HONG KONG: Hong Kong police fired tear gas and a water cannon on Saturday (Sep 28) to disperse anti-government protesters who threw rocks, broke windows and blocked a key road near the local headquarters of China's People's Liberation Army (PLA).
Police officers positioned at the entrance of the Central Government Complex used tear gas and water cannon to disperse the crowds of people gathered outside.
A series of protests in the Chinese-ruled city for and against Communist Party rulers in Beijing is planned ahead of the 70th anniversary of the People's Republic on Tuesday, including at the consulate of former colonial power Britain.
The protesters, many dressed all in black and wearing masks, took cover under umbrellas from the water cannon and fled after the demonstrations had taken a familiar turn into clashes with police as they have done regularly over more than three months.
Police fired blue water, used in other countries to help identify offenders, as protesters regrouped a short distance away.
They had smashed windows of government offices and tried to break in, shouting obscenities and daubing slogans on shop-fronts. They had also shone lasers at a helicopter hovering overhead.
"At around 7.30pm, a large group of protesters (blocked) the carriageways in Harcourt Road, seriously paralysing the traffic," Hong Kong police said.
"Some violent protesters have damaged properties outside Central Government Complex and aimed laser beams at a helicopter, posing a serious threat to the safety of everyone at scene.
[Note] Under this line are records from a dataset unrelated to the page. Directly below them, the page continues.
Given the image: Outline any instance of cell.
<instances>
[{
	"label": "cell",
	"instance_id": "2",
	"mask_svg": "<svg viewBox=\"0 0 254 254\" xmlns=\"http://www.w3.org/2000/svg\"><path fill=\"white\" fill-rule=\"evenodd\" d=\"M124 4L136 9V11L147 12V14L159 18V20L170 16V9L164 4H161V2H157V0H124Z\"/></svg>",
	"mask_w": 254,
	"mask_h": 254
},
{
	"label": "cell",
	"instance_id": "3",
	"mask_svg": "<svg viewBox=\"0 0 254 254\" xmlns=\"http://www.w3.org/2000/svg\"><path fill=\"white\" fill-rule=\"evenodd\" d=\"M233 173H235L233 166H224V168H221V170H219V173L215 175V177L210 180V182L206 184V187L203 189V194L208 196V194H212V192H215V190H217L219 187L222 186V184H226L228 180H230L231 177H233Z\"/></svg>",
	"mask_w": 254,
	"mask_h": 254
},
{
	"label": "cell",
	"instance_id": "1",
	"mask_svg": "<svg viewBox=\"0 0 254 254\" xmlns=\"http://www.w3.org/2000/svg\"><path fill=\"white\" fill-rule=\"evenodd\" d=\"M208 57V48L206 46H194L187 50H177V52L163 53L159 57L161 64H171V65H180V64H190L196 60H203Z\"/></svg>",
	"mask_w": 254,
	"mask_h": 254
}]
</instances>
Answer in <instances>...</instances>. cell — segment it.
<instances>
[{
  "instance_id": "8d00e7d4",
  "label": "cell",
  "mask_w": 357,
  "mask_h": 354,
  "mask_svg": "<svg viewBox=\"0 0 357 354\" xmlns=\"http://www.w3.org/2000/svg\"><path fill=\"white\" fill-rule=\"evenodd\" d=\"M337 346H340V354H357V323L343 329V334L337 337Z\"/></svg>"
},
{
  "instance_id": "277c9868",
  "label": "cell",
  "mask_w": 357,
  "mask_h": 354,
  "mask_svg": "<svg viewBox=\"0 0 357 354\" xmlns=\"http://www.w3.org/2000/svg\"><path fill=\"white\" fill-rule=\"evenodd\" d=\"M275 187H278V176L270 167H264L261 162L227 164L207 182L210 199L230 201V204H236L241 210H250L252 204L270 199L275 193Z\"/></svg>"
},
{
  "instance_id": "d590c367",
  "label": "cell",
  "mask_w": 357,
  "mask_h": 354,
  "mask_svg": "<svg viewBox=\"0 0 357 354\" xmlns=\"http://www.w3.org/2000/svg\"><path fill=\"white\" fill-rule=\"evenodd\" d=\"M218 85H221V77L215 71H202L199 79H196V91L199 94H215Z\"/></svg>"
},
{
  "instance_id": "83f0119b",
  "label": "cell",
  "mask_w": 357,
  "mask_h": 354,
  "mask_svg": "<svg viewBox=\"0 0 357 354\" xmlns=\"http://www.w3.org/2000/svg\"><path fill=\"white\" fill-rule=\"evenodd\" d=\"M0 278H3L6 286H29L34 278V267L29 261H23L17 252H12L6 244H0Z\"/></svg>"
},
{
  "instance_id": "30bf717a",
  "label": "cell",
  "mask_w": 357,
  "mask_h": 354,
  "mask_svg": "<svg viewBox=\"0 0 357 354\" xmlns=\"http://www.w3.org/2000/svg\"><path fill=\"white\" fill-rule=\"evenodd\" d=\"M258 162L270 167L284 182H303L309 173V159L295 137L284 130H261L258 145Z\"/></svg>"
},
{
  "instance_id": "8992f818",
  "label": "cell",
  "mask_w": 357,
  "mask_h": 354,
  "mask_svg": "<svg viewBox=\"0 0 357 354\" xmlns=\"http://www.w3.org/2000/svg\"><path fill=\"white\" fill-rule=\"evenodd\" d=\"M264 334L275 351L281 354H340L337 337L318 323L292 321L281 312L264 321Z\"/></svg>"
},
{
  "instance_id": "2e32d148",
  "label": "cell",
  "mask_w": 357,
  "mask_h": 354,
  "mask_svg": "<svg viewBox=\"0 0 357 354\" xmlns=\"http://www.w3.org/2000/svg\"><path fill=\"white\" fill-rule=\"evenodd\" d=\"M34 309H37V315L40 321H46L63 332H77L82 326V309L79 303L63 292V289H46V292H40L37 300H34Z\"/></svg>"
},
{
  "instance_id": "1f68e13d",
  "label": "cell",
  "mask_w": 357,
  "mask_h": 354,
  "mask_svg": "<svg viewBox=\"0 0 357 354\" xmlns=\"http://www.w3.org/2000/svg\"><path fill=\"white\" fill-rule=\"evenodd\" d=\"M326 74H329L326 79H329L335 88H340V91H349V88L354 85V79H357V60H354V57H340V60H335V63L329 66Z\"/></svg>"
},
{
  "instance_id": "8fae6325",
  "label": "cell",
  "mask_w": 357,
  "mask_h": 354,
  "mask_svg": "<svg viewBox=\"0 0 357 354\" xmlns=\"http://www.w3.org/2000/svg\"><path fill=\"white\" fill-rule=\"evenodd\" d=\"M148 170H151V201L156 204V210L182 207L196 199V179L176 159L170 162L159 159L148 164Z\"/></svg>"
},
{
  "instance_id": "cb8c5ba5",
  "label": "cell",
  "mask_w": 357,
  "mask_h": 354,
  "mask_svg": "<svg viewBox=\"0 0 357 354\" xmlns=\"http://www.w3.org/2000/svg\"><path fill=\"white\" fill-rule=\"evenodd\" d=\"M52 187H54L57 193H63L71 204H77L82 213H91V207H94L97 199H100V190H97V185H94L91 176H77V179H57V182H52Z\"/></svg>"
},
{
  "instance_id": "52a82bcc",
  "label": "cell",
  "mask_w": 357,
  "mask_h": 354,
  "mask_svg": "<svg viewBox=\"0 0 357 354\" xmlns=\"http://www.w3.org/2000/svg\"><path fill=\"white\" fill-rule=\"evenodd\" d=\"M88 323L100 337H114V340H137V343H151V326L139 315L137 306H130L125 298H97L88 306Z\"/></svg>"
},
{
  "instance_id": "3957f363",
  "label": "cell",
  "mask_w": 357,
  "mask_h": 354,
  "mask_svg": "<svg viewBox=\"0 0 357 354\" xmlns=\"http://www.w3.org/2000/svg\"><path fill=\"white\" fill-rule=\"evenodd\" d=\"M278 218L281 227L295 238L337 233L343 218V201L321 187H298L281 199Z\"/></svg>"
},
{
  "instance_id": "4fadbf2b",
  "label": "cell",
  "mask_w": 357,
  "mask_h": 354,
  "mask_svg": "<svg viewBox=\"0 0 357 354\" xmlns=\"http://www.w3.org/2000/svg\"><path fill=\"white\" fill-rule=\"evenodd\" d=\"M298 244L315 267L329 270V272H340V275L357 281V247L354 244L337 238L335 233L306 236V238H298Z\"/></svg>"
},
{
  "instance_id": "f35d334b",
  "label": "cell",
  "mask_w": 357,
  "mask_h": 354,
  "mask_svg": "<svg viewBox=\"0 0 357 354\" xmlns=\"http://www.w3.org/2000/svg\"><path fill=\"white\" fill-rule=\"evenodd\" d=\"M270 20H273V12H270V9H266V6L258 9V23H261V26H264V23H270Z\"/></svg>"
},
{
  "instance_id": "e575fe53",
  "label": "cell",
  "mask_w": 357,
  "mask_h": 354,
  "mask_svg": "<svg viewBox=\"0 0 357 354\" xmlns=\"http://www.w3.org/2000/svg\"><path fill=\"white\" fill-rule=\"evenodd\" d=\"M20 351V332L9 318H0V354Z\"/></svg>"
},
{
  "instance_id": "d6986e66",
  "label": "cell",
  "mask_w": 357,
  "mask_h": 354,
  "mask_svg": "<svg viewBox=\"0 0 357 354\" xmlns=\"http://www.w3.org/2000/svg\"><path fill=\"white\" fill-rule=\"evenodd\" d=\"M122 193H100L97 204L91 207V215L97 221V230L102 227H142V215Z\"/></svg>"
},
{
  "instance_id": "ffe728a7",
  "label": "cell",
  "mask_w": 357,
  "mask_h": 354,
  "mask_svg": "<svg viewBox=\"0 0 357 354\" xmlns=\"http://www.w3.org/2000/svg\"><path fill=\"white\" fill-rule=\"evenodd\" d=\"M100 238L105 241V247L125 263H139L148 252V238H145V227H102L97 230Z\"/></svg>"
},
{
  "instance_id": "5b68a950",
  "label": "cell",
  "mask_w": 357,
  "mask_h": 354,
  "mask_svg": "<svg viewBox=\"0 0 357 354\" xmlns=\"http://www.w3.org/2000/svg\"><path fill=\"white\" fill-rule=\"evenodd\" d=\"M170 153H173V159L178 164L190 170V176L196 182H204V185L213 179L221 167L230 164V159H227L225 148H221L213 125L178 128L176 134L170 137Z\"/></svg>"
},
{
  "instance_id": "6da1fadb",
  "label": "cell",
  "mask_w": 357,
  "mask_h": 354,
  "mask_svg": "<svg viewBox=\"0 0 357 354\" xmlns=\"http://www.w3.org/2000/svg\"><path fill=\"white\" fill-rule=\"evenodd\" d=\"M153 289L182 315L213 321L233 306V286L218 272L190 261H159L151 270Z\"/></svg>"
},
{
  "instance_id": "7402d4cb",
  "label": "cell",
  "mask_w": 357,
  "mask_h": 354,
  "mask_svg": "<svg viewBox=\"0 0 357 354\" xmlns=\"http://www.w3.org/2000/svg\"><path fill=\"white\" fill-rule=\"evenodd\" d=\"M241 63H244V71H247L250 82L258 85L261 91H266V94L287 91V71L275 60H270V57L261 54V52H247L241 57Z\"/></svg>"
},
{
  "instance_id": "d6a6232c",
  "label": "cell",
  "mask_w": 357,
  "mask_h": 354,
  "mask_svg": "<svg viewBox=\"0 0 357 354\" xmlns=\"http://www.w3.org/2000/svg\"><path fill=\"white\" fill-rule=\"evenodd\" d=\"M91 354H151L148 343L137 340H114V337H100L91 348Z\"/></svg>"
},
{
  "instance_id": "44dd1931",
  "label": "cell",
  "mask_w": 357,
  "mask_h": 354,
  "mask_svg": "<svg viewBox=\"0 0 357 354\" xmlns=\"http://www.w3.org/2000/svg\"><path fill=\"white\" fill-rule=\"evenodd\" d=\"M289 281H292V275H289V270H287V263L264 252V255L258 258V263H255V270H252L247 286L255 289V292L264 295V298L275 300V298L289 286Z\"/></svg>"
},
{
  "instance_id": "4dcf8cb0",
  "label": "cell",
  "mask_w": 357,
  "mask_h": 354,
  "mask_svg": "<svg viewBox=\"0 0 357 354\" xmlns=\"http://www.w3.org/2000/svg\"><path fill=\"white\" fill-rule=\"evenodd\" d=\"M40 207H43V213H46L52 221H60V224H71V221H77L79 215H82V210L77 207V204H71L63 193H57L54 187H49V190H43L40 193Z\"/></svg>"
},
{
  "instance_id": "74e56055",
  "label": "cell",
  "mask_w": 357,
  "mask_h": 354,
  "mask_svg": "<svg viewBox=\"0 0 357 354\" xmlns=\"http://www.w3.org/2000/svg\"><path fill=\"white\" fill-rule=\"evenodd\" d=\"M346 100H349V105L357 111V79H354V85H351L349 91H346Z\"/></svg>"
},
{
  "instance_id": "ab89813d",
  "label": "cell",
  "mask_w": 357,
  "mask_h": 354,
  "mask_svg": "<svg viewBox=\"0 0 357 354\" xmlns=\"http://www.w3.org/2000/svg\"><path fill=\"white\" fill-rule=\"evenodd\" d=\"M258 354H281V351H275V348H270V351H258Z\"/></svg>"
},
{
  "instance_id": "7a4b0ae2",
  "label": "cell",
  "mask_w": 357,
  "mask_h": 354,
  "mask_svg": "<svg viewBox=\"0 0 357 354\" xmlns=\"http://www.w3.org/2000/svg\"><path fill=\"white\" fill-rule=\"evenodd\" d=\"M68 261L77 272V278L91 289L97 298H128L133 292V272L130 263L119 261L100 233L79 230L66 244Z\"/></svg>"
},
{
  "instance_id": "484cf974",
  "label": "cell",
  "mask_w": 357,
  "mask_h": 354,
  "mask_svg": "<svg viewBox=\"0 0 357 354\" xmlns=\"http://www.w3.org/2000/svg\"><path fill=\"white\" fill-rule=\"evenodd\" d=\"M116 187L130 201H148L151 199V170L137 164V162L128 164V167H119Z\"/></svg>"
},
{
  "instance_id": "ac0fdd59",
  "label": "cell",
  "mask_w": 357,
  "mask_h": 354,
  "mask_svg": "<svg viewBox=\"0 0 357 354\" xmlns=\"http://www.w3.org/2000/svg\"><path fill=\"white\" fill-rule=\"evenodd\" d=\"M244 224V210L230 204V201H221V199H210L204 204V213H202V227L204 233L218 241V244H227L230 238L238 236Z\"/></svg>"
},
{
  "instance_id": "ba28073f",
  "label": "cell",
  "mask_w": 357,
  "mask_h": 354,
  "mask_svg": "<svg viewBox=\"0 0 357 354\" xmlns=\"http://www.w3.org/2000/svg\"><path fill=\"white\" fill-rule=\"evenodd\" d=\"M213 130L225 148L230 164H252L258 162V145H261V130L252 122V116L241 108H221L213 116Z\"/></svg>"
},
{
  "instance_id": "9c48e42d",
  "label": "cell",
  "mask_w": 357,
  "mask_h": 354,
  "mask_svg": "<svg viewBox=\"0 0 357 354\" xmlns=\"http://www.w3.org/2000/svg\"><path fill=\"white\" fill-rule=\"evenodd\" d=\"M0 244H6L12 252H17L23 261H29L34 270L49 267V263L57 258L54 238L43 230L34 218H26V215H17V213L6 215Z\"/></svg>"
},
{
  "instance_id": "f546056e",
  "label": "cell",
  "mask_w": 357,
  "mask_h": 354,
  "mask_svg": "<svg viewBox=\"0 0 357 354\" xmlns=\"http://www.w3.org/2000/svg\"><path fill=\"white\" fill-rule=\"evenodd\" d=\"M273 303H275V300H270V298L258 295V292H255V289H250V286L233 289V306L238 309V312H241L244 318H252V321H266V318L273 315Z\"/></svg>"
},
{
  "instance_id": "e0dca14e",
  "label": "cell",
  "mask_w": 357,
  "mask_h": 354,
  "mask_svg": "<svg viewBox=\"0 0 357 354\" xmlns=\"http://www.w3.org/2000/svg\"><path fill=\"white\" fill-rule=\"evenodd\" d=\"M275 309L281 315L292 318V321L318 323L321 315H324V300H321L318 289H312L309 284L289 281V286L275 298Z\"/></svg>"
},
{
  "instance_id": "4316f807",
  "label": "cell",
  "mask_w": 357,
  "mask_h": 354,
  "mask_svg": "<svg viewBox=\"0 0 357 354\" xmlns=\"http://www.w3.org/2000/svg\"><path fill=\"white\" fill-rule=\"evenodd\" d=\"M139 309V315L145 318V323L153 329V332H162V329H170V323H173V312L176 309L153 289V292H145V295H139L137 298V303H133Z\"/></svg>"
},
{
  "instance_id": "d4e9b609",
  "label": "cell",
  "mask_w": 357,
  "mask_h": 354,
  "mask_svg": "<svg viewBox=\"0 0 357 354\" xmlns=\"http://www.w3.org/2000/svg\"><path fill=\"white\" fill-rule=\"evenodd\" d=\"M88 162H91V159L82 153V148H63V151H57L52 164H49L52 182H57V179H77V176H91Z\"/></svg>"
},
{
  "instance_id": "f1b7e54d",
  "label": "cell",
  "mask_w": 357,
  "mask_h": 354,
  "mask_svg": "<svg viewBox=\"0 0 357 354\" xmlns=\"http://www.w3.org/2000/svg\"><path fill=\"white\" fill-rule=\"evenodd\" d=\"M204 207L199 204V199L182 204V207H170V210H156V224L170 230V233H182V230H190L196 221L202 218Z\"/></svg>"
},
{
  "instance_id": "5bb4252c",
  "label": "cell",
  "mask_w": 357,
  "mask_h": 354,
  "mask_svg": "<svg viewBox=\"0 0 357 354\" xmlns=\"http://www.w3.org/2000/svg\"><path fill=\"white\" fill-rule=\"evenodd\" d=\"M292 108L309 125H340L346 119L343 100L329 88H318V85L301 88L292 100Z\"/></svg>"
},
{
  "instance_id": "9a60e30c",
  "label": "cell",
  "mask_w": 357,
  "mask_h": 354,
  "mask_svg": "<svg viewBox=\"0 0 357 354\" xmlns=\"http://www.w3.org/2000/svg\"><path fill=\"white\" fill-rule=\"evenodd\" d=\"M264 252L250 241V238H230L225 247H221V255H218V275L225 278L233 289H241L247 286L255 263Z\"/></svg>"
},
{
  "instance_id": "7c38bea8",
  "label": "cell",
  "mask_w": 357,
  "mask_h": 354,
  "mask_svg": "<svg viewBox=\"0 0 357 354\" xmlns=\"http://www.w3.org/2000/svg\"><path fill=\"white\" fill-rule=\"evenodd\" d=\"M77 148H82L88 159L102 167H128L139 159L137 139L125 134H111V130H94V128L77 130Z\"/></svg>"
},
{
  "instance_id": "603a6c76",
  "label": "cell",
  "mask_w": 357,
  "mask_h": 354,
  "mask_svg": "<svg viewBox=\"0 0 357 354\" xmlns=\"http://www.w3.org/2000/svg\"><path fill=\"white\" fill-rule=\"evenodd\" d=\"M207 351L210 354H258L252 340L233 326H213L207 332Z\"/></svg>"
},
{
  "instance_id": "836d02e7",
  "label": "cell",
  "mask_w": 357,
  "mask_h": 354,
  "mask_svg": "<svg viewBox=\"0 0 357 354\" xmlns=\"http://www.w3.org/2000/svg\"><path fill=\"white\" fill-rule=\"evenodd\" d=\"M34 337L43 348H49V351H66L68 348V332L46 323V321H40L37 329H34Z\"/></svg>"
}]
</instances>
"Police warn the protesters to stop all illegal acts at once. Police appeal to members of the public to avoid travelling to the area."
READ: Hong Kong protesters rebuild Lennon Walls ahead of China National Day
At 9pm, a Hong Kong government spokesman said the community will need to "engage in dialogue".
"Universal suffrage of 'one person, one vote' for selecting the Chief Executive and electing all members of the Legislative Council is enshrined as an ultimate aim in the Basic Law of the Hong Kong Special Administrative Region (HKSAR) of the People's Republic of China," the spokesman added.
"To achieve this aim, the community needs to engage in dialogues, premised on the legal basis and under a peaceful atmosphere with mutual trust, with a view to narrowing differences and attaining a consensus agreeable to all sides."
The government released a statement about 11.30pm, condemning the "violent and vandalistic acts" on Saturday.
"The radical protesters blocked roads, vandalised public property and set fires in the vicinity of the Central Government Offices (CGO) as well as attacked the CGO and police officers at the scene with bricks and petrol bombs, disrupting the traffic and damaging the building, jeopardising the safety of the police officers at the scene and seriously breaching the public peace," he added.
Families had gathered at Tamar Park earlier Saturday evening in a protest permitted by the police.
“It’s a special day for Hong Kong protesters. We will stick together to fight for freedom," said Sam, 33, dressed in black and wearing a mask. “Most people think Hong Kong was dying after five years, but many people are still fighting for Hong Kong."
The MTR subway system closed entrances to some stations on Saturday to prevent fresh attacks.
"WE STAND AS ONE"
Britain says it has a legal responsibility to ensure China abides by the 1984 Sino-British Joint Declaration. At the same time, it wants closer trade and investment cooperation with China after it leaves the European Union at the end of October.
Protests were sparked in June by planned legislation, since withdrawn, that would have allowed the extradition of suspected criminals to mainland China. But they have since expanded into a broader movement.
Official festivities for National Day have been scaled back, with authorities keen to avoid embarrassing Beijing just as President Xi Jinping seeks to project an image of national strength and unity.
A series of protests for and against Communist Party rulers in Beijing is planned for the Chinese-ruled city ahead of the 70th anniversary of the People's Republic on Tuesday, including at the consulate of former colonial power Britain.
The Hong Kong building of the Chinese state-owned investment company CITIC, next to the Legislative Council, ran a huge purple LED-lit banner down its front commemorating National Day.